Though it shouldn't come as a surprise that the Tech King of the 21st Century is applying technology to every problem under the sun, it is somewhat disconcerting that it's making no exception for human emotion. As one Google HR leader explains it, Google's algorithm helps the company "get inside people's heads even before they know they might leave." Spoooooooooky!

Such an approach, it would seem, is only possible at companies with bulging staff numbers, where employees are treated less like people and more like numbers in the first place. That certainly seems to be the case at Google, which has lost a bit of its startup atmosphere in the past few years … and consequently a bit of talent, as well. Commenting on that fact, some current and former Googlers told The Wall Street Journal that they felt the company's HR programs are too impersonal, there is little formal career trajectory and that they aren't able to make as much of an impact on the company as they had in the past—typical growing pains, no doubt.

"They need to come up with ways to keep people engaged," said Valerie Frederickson, an HR consultant in Silicon Valley.
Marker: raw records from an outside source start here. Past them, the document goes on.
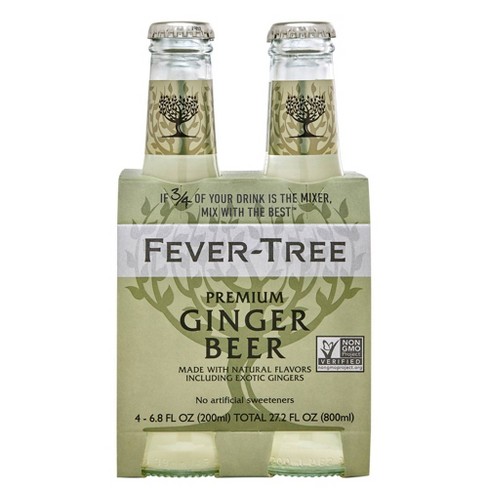 Fever Tree Premium Ginger Beer 4pk 200ml Bottles Target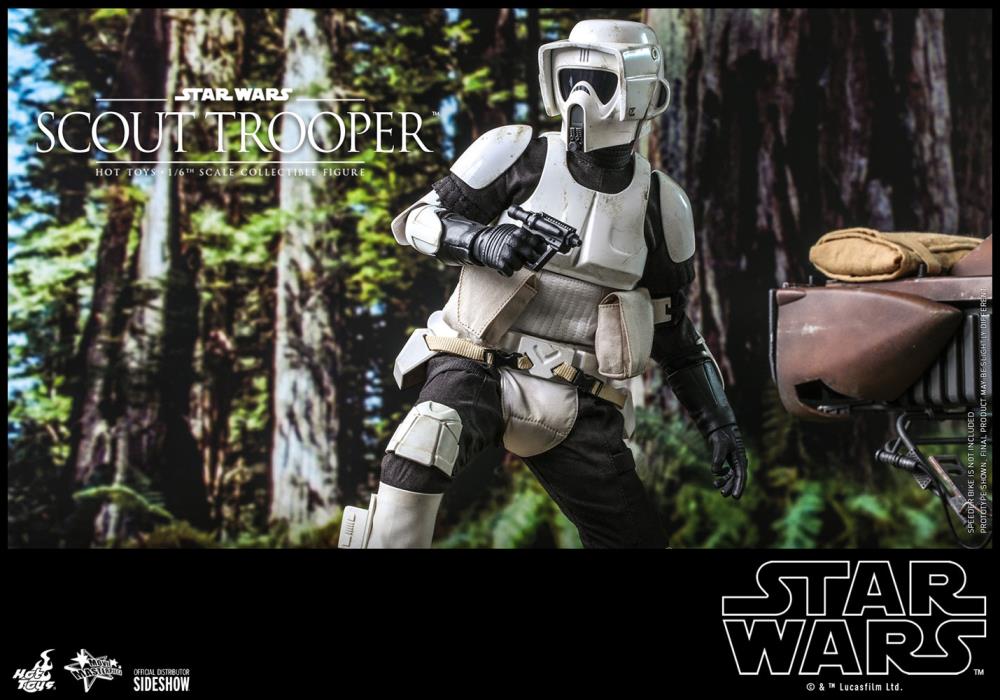 Star Wars: Return of the Jedi MMS611 Scout Trooper 1/6th Scale Collectible Figure Gallery Image 12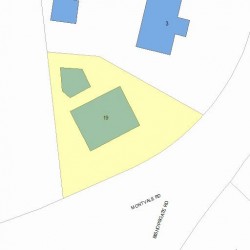 19 Montvale Rd, Newton MA 02459-1359 plot plan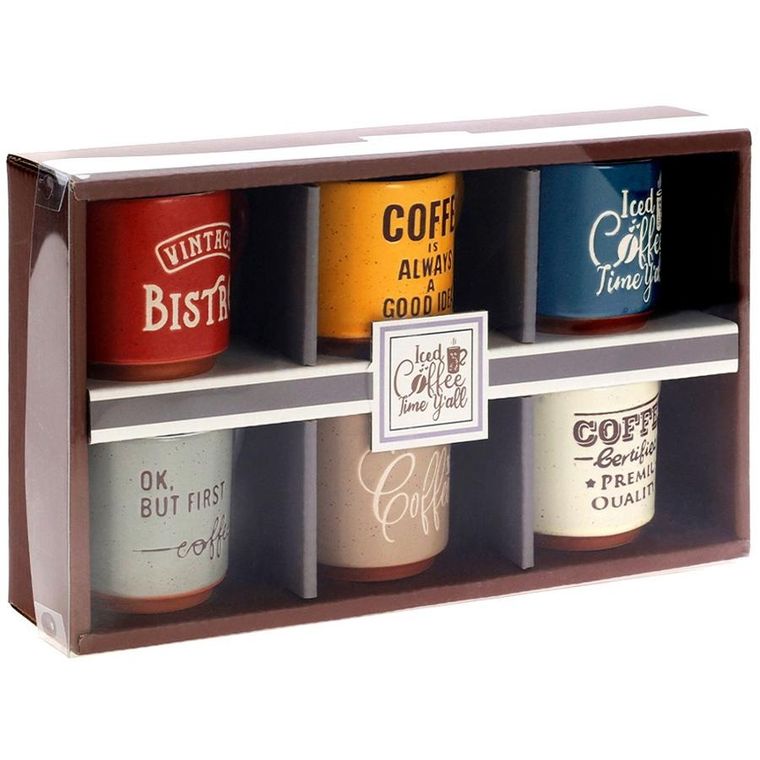 Siaki Collection, kubki do espresso, ceramiczne, 110 ml, 6 szt.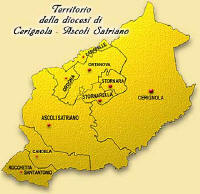 mappa diocesi Cerignola- Ascoli Satriano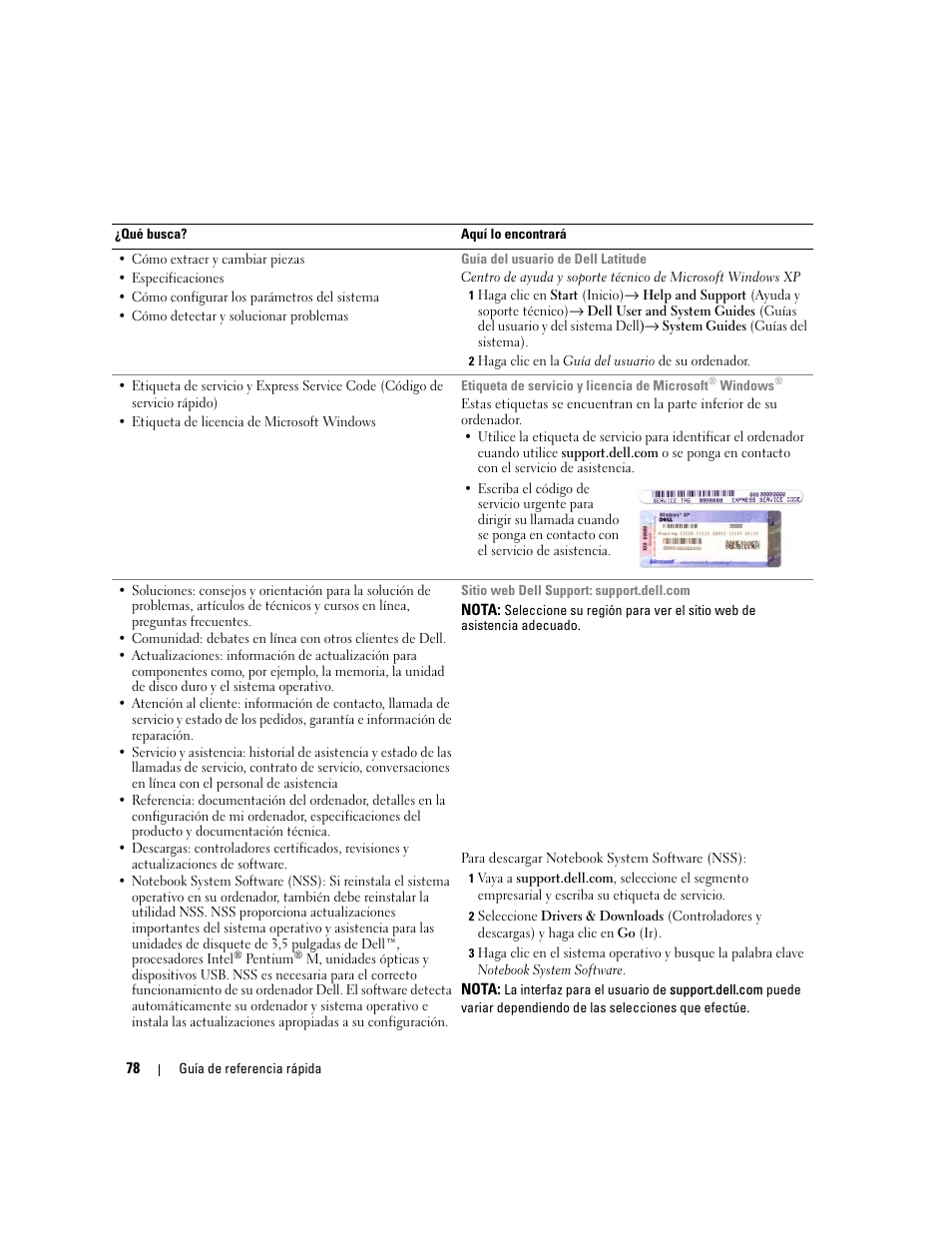 Dell Latitude 120L User Manual | Page 78 / 96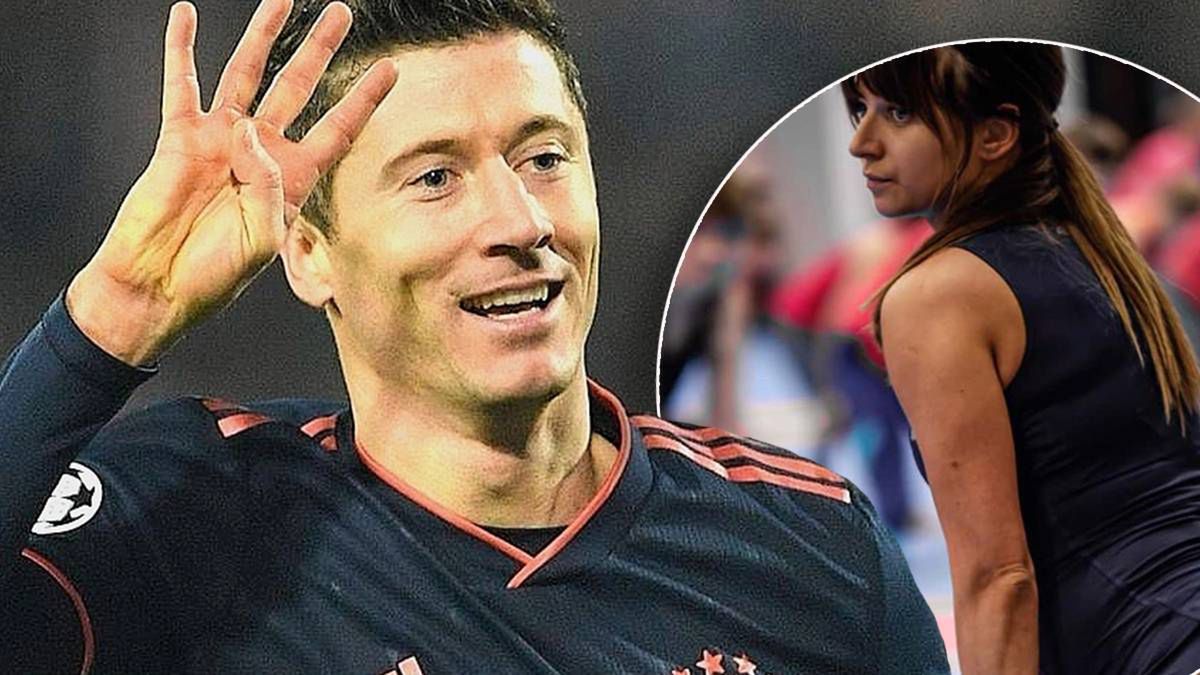 Robert Lewandowski i Ania Lewandowska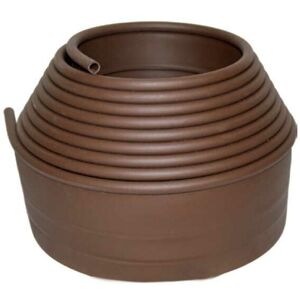 Bera - Bordure de jardin marron en polyéthylène Smart - H.10 cm x L.6 m - Publicité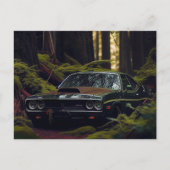 Auto-Forest-Postkarten Postkarte (Vorderseite)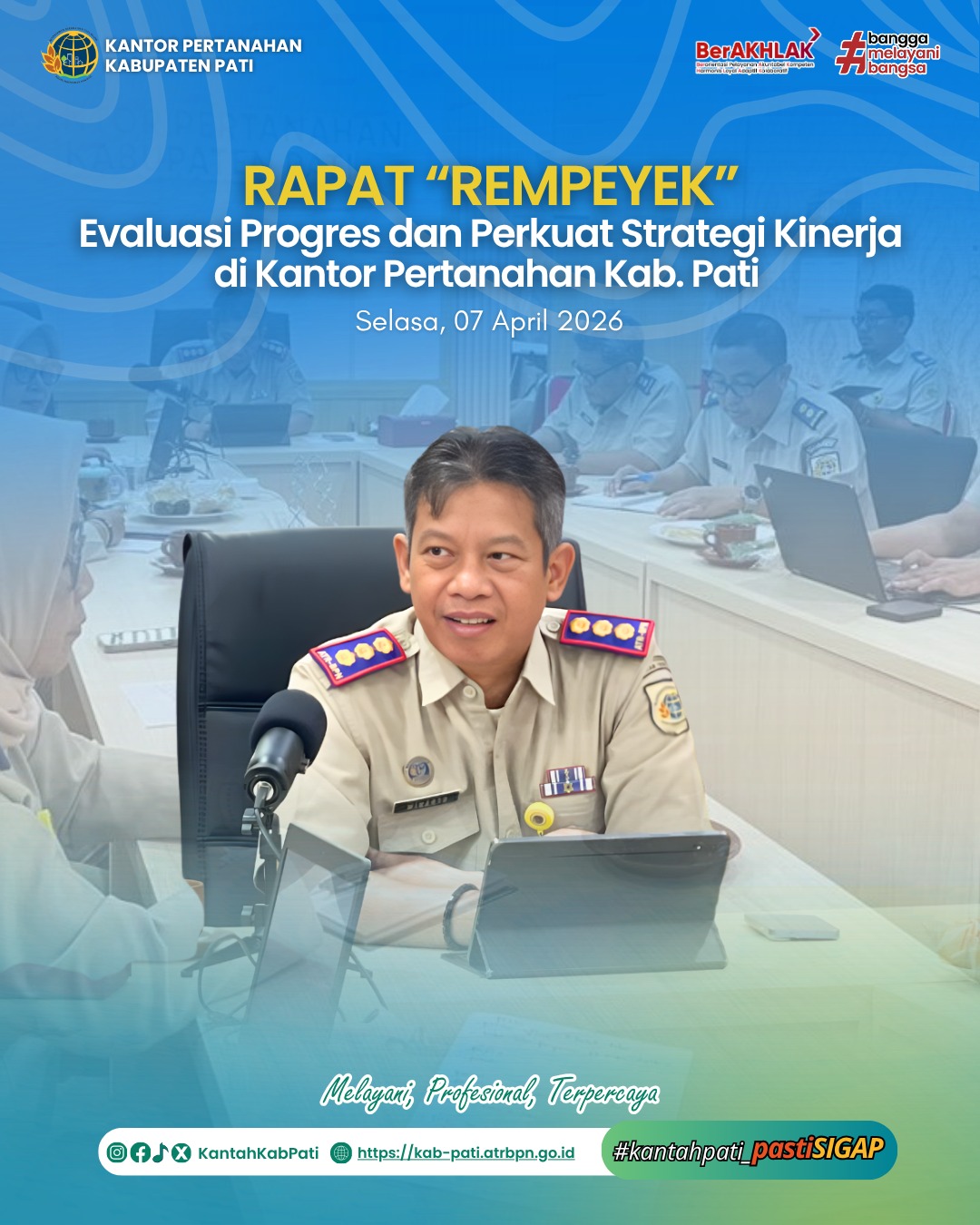 Rapat Pimpinan REMPEYEK, Kantor Pertanahan Kabupaten Pati Evaluasi Progres dan Perkuat Strategi Kinerja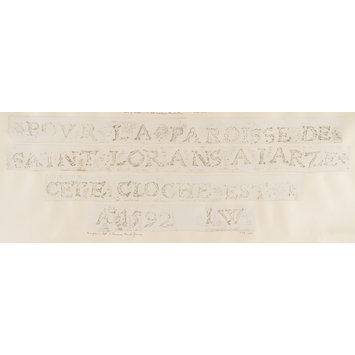Print - Rubbing of the inscription on a bell in St. Lawrence's Church Print - Rubbing of the inscription on a bell in St. Lawrence's Church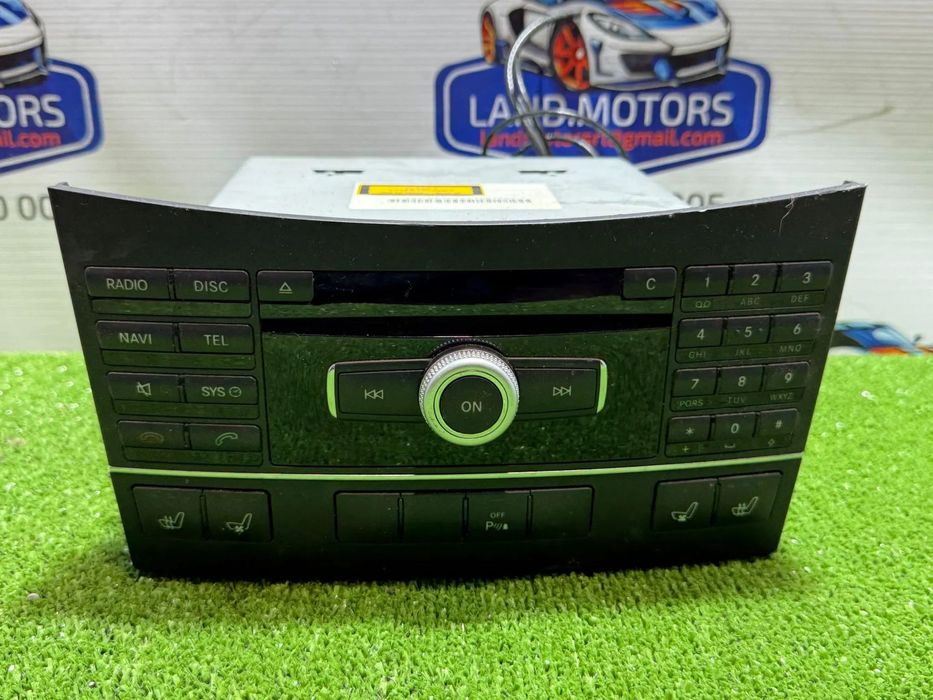PANOU / SISTEM RADIO CD / AUDIO / NAVI / COMUNICATII MERCEDES BENZ W212 CLASA E E350 CDI BLUEEFFICIENCY SE 3.0 DIESEL 2010 COD OEM A2129009507 / A2129018702 / A2129025303 / COUPE 2009-2016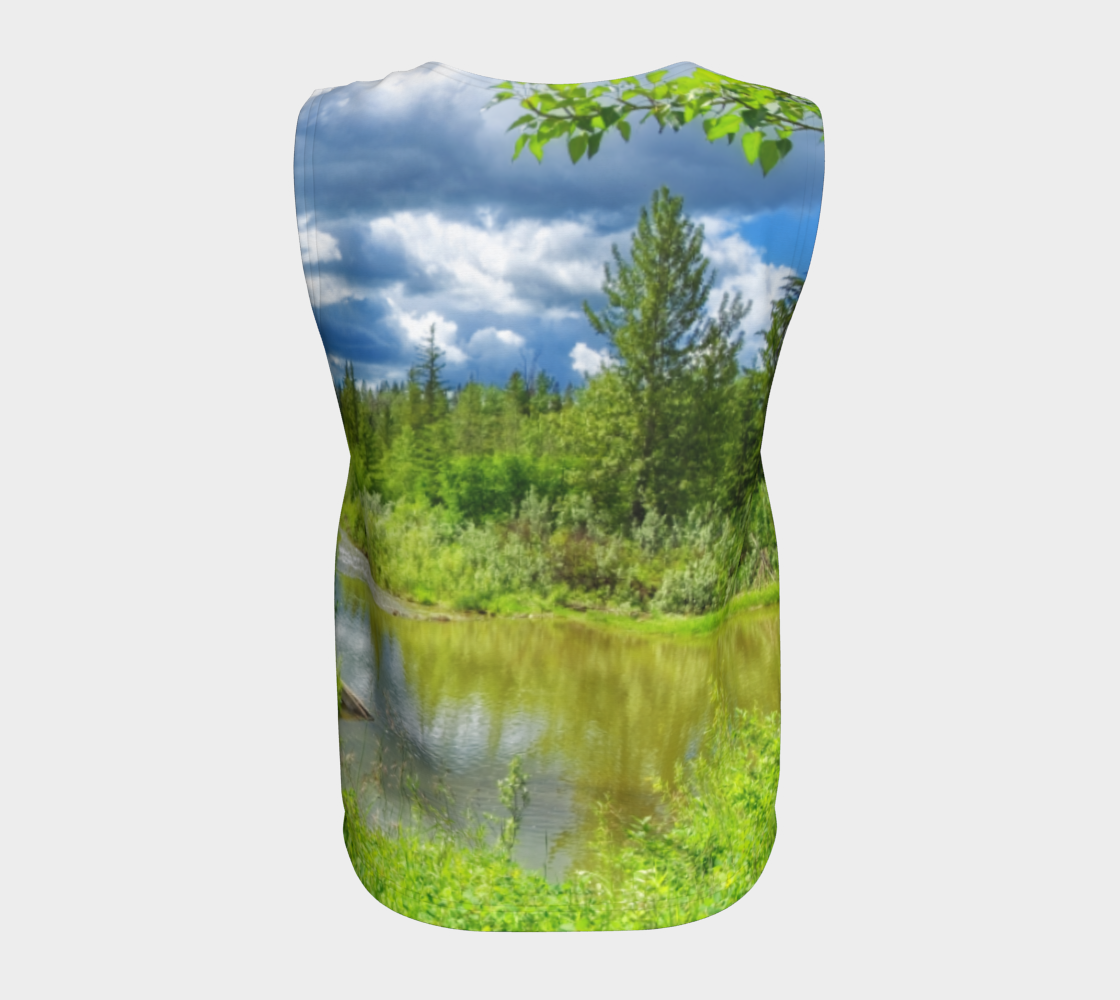 Women's All-Over Loose Long Tank Top - Fish Creek Park Votier's Flats
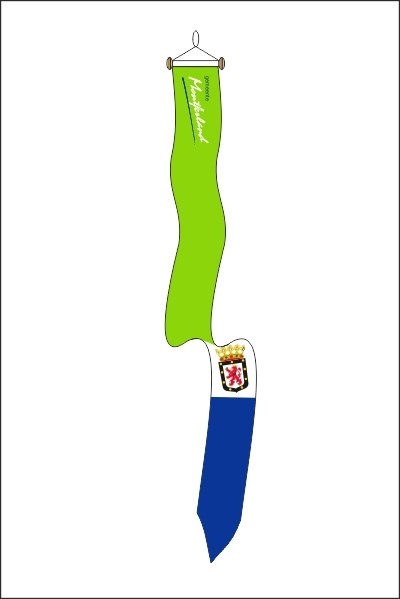 Wimpel Montferland 25x300cm krom met stokje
That's unsurprising advice from someone in the industry, but there's certainly some truth there. And I'm not sure Google's drone-like approach is heading in the right direction. That said, maybe I'm jumping to conclusions. Maybe Google will take its computer-generated data and up the ante on its not-too-shabby list of perks (though I'm not gonna lie: The cancellation of tea time was a huge blow). But there's only so far that flashy perks can carry you (or is there?) without getting to the root of the problem, connecting with employees and establishing some formal retention strategies.